The last time I voted in presidential race, I voted for a third party candidate. While I believed then that this person was the best available candidate, I see why my vote may have done more harm than good. I considered voting this time for Mr. Nader. Concerning some policies, I like him better than Kerry. Concerning most, I like him better than Bush. But I also know that in the last election most who voted for Nader would have voted for Gore had they only had the two candidates. Thus Bush won partially because votes were taken away from Gore, not because he was the popular candidate. I am not fully convinced that my vote actually matters, but if I am going to vote, I am unfortunately left to vote for a candidate who can win. That leaves me with Kerry and Bush. No matter how much better anyone else is, we are stuck with these two.

Why people who believe that the two party system not only works but is central to American politics can't see the problems here is really beyond my comprehension. Most of the people who support the two party system present circular arguments. I hear/read: "The two party system works/is best because only two candidates have a real chance to win." Am I the only person to see the problem here? Isn't this a sign that the system is broken?

I am also troubled by the fact that I have become, despite my own beliefs against it, a one issue voter.

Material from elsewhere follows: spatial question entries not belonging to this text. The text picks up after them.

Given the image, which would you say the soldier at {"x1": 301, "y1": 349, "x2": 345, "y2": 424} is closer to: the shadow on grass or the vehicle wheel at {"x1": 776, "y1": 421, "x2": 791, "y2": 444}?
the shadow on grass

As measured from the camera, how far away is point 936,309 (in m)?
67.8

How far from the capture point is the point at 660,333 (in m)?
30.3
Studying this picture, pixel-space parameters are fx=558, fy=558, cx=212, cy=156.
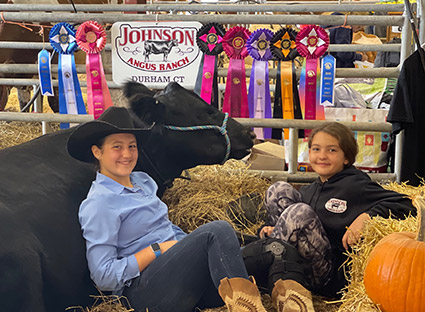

I am bothered when people see one idea or issue and vote for the candidate that supports their position, or more likely, votes against a candidate who does not support their position. Yet, I find myself in much the same place. I do not support the war in Iraq. Therefore, I cannot support Bush. Kerry isn't exactly what I want, but I do think he has a better idea of how to handle the mess.

There are many things for me to like about President Bush. Had I been voting then, I might well have supported him as governor of Texas (the state I live in). And yet because he refuses to believe that he made errors not only in going to war, but in the way he has handled terrorism, I cannot in good conscience support him as leader of our country.

I do not believe that it is a coincidence that politicians, at the last minute, encourage citizens to register to vote. While they say they believe the process works best when more people vote, the truth is they really don't care what the turnout is. If Bush really wants to win the election, then he not only doesn't want me to vote, he doesn't want me to register because a registered voter is more likely to try to influence others to vote the same way. Bush does not want me to vote because I do not support him. I have one brother that I am pretty sure will vote against Kerry (by default voting for Bush). I doubt the senator really wants my brother to vote too.

Andy Rooney wrote/said, "I'd be willing to bet that it's the dumbest people among us who are least likely to vote too, and that's fine with me. I don't want anyone dumber than I am voting." I think I understand where he is coming from, but doesn't this idea highlight another significant flaw in the process? Mr. Rooney is using humor to make a point. However, if mostly the smart people voted, then why such system? Why a system so flawed it cannot be fixed by those within it? The truth is that the because people are so easily manipulated, they often vote not from the convictions of their consciences, but according to the voice of their emotions.

I will vote on Election Day. I will take the matter seriously and proudly do what I'm told is my civic duty and responsibility. But I'm not going to feel good about it. When it is all over, no matter who wins, I'm not completely sure the country will be better or worse off. I will vote what my conscience tells me to do. But a large part of what my conscience says will get ignored.